After nursing his mother, Pam, back to health; taking home the 2019 CFDA Designer of the Year Award, and wrapping the filming of his second season on “Project Runway,” Maxwell felt like cutting loose. “I wanted to get together and celebrate in the borough where I live with the people I love,” he said of his one-night-only club, Brandon’s in Brooklyn, which had Dolly Parton on the soundtrack, Shake Shack for snacking and “New Fashioned” cocktails for sipping, in contrast to Lauren’s Ralph’s Club in the Financial District just an hour later with Janelle Monáe singing live, crudites and corned beef sandwiches for nibbling and Champagne for sipping.
Maxwell’s cutting-loose sentiment carried over into the clothes, which were some of the most relaxed and assured of any he’s ever shown. He put extra focus on classic tailoring — for men and women — creating covetable blazers in ocher, marigold and flame-red (his color sense was spot-on), worn open over jeans or belted over sophisticated shorts or miniskirts and heels.

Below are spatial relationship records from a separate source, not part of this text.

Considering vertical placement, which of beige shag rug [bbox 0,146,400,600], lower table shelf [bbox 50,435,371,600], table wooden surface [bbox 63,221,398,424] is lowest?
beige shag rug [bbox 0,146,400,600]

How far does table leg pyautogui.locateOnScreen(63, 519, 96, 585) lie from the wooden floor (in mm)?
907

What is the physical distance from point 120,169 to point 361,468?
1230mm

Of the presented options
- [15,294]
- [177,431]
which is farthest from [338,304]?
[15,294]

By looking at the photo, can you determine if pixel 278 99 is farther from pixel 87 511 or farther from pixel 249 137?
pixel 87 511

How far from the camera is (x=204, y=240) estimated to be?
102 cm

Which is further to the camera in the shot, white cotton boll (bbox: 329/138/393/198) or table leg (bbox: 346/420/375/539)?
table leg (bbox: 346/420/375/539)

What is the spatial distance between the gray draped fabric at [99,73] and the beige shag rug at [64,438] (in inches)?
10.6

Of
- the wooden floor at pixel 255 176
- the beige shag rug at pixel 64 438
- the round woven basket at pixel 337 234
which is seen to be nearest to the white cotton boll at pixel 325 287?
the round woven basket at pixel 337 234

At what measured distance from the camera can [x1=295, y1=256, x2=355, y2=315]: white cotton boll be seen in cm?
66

Denim was not an after-thought, but instead came in a beautiful, luxe-looking medium blue with a slightly flared leg, worn with a white button-down and chunky jeweled belt, or a pink satin bustier and train for a relaxed glam. (One of the guys wore his jeans with a blue blazer, red neckerchief and cowboy boots, natch.)
Maxwell indulged his body-con tendencies with a black jersey halter gown scooped out at the sides, and his love of easy allure with a white shirtdress that fell off the shoulders, exposing the collar bone just so.
“I’m addressing day to night better than I ever have. I thought about the perfect fit of a jean for many months, and the gazar button-ups that I love; I enjoyed the way they draped in the back,” he said, sharing that he also expanded his scope of reference, leaning on the women in his studio more than models for feedback on comfort and wearability. “It’s a little looser, even the gowns are softer, some of them are made of jersey, they are simple and easy,” he said.
As for the impulse behind his foray into men’s? “I rolled over one night and my fiancé said, ‘I’d love a shirt the same color as Bella Hadid’s dress from the last show,'” Maxwell explained. “Through making that, I discovered how much I love tailoring.” And it looked pretty good for a first outing, including what may be the only peach tuxedo (cut long and easy, and worn with a coral cotton turtleneck sweater with a blue shirttail sticking out) a girlfriend could ever learn to love.